Claire failed to voice a grumble as she opened her eyes to see a familiar garden. Roses, lilies and azaleas lined a long corridor made of greenery. They grew in carefully partitioned patches of soil, their leaves green and their petals in a perpetual full bloom. Their branches were perfectly trimmed; not a single leaf was allowed to stretch into the stone-paved aisle. A familiar, rabbit-eared figure stood at the far end of the perfectly maintained courtyard. The tutor’s frame was adorned by her usual garments, a tall felt hat with its pointed tip trimmed and a long dress made of a soft, expensive leather. Both pieces were dyed an unnaturally deep shade of black—they almost seemed to suck the light from their surroundings. It was a luxurious enchantment that made her appear as would a shadow’s incarnate, a spell woven into the fabric’s very fibers by a highly skilled tanner.

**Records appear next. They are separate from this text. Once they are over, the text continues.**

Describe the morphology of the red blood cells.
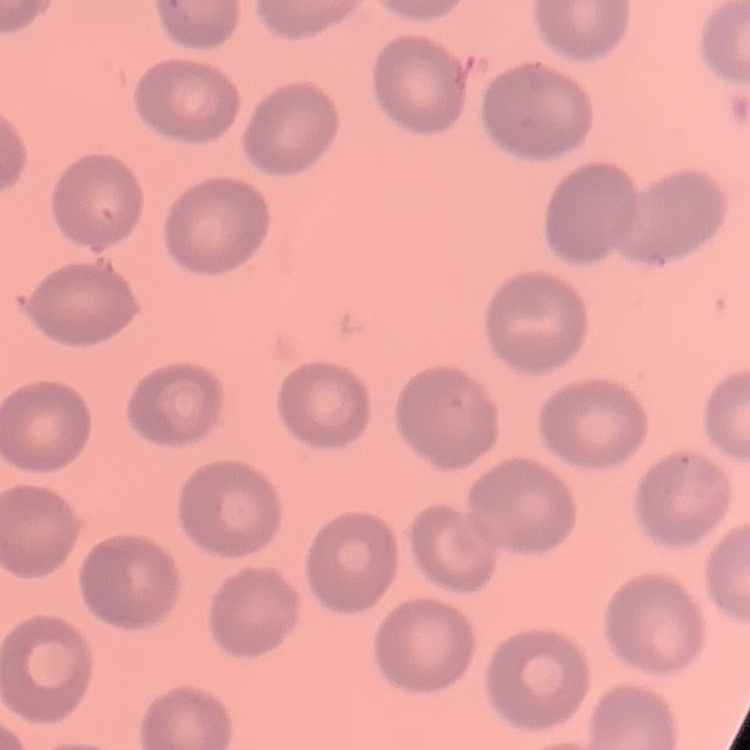

No rouleaux formation.

{
  "image_type": "one tile cut from a larger photomicrograph",
  "preparation": "thin peripheral smear",
  "stain": "Field's or Giemsa"
}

Her presence was nothing out of the ordinary, but her behaviour led the observer to narrow her eyes. The country’s one and only Grand Magus was sniffing one of the roses with a line of drool dribbling down the corner of her mouth. Eyes shifting from side to side, she pulled out her wand, tapped her chest, and vanished into thin air, with the innocent flower’s petals following soon after.

Claire turned around and walked away with a snicker, as she always did when she found Allegra doing something irresponsible. Her hooves clicked against the cobblestone path, she made her way to the manor’s nearest entrance—a large open window—and climbed inside. She moved right past the servants, sparing them only a glance apiece as she hurried through the manor. Because the flower incident was one she vividly recalled from her childhood.

Her heart pounded as she galloped through the hallway and rocketed up the stairs. Two familiar turns later, she slid to a stop right in front of her mother’s room and took a deep breath. Unlike the last time, the door was exactly as she remembered it, four meters tall and wide enough to fit a trio of warriors standing shoulder to shoulder. Violet Eurylia Augustus was etched front and center, carved right into the dark cherrywood entryway.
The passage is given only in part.